リムジン車両に続き、今度はヘリコプターです。大統領専用機材は固定翼機も回転翼機も数十年に渡りかどうするため多額の予算で考えられるすべての改装をしつつ保守管理していくのですね。その両方にトランプの個人趣向が内装で働くとしたら今後30年間荷渡影響力を与える大統領になります。今後の新大統領が気に入らず全部入れ替えさせれば話は別ですが。(ホワイトハウスでは内装を変更することはまれではないようです)


Sikorsky's VH-92 Marches Towards Its Goal Of Flying The President As 'Marine One' in 2020シコースキーVH-92が次期「マリーンワン」稼働開始2020年の目標に向かい順調に進展中

Hurdles still lie ahead, but the program seems to be making progress towards its goal of replacing all 11 VH-3Ds and 8 VH-60Ns by 2023.

ハードルはまだ残るものの現行VH-3D(11機)、VH-60N(8機)の更新を2023年までに実現する目標に向かい順調に推移しているようだ

SIKORSKY VIDEO SCREENCAP

こにきてVH-92大統領専用ヘリコプター開発の現況について問い合わせが多数入っている。次期「マリーンワン」の初飛行をお知らせしてほぼ一年が経過したが、その後の開発は一部リスクの懸念があるものの極めて順調に推移している。
シコースキーがVH-92のテスト映像を公開しており、初めて同機の仕様が判明した。
VH-92の外観は普通のS-92ヘリバスと大差がないように見える。最大の相違点はAN/AAQ-24 Nemesisを原型とした指向性赤外線対抗装置Directional Infrared Countermeasures (DIRCM) の腹部フェアリング三枚だ。レーザーを使った赤外線誘導ミサイルを作動不全にする装備はエアフォースワンやマリーンワンの防御装備の中心で、米国や同盟国の軍用機で広く使われている。
シコースキーではVH-92実証機と呼ぶ機体を飛行させており、下にノースロップ・グラマンのイベントに登場した同機の写真を乗せる。同機がVH-92最終仕様とどこまで同じか不明だが、大統領専用機材を運営するHMX-1部隊と同様の塗色を施してあり、衛星通信装備を搭載しているようで、機体後部に視認できる
NORTHROP GRUMMAN

ただしVH-92の機内の様子は不明だ。HMX-1が運用中のVH-3D11機とVH-60N8機で内部は公開されており、VH-92も同様になるのではないか。S-92はVIP仕様に改装の余地が大きい。客室は広く、長く、高いため長距離ジェット機同様の乗り心地を提供し、通常ヘリコプターの窮屈な感じとは別物だ。レイアウトは多数あり、座席配置は各種可能だ。

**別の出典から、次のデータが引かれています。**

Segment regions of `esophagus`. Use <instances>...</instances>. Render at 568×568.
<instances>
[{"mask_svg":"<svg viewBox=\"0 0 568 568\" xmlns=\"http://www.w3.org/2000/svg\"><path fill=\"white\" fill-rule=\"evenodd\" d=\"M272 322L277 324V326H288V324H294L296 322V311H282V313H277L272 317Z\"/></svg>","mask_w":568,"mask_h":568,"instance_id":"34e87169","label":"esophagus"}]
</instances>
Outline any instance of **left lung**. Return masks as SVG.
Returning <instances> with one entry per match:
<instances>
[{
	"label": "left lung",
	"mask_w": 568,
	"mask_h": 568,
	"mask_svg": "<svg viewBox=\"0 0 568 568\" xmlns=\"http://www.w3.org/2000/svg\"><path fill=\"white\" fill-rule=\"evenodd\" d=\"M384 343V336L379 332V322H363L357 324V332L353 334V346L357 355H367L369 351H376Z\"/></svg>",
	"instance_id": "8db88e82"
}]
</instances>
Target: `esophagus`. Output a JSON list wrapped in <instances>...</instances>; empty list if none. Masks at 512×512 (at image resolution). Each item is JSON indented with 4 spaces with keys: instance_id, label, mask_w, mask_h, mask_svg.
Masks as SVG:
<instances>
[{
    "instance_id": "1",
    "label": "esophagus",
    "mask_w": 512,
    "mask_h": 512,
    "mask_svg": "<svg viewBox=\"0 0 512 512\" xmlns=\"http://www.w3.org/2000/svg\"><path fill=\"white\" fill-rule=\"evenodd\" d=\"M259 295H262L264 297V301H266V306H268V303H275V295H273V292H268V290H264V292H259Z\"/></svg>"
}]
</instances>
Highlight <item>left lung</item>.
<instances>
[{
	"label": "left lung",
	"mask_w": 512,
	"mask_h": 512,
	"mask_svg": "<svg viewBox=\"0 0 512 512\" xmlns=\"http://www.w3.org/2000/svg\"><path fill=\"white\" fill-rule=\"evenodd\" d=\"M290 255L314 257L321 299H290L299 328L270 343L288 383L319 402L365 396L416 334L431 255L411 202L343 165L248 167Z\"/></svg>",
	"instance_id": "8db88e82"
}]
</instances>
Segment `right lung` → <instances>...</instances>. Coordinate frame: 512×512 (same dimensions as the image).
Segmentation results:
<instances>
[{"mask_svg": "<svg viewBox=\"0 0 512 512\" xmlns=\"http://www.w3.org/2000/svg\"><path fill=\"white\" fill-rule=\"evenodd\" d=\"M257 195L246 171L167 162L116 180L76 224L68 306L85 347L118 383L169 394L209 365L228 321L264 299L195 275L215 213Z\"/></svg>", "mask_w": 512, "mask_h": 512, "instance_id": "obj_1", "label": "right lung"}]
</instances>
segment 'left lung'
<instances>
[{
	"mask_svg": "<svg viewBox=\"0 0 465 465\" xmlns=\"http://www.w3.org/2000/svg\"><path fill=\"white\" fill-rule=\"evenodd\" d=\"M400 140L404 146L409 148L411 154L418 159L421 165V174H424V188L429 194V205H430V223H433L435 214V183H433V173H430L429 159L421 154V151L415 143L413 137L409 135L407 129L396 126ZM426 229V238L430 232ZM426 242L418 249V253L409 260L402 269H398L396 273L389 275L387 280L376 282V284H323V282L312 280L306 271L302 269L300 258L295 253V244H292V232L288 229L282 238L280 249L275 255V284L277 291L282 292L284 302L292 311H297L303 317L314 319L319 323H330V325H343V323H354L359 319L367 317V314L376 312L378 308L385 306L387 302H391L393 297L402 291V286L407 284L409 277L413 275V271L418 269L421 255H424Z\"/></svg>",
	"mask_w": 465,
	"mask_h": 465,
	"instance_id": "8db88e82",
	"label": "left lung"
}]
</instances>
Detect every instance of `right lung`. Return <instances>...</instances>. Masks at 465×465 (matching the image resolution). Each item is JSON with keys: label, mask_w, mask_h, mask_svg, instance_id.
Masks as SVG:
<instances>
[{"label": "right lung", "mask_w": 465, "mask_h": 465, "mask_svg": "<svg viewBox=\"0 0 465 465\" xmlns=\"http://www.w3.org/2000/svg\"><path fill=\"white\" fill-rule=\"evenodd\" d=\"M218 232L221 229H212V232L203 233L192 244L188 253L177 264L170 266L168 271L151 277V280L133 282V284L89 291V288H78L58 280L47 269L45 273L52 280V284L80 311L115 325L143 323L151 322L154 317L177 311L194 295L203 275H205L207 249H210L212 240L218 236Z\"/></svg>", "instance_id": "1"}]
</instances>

S-92では空間的な贅沢が可能であり、通常のヘリコプターと異なる。この要素こそVH-3D後継機として決め手となったものだ。ただしVH-3Dでもそれなりに広いキャビンを実現している。
Kp3-Dの3Dデザイナー、キース・ピータースはシコースキー向けにVH-92機内のレンダリングを作成した。最終的なVH-92の客室とどこまで同じか不明だが、ドナルド・トランプの個人保有ボーイング757の客室の様子に似ている。
トランプはヘリコプターを熟知しており、ヘリコプター運行会社を経営したが、今もS-76数機を保有し個人及び社用輸送に使っている。このことを念頭にすればトランプが意匠になんらかの示唆を与えていても驚くにあたらない。これは今後登場するエアフォースワン後継機でも同様だ。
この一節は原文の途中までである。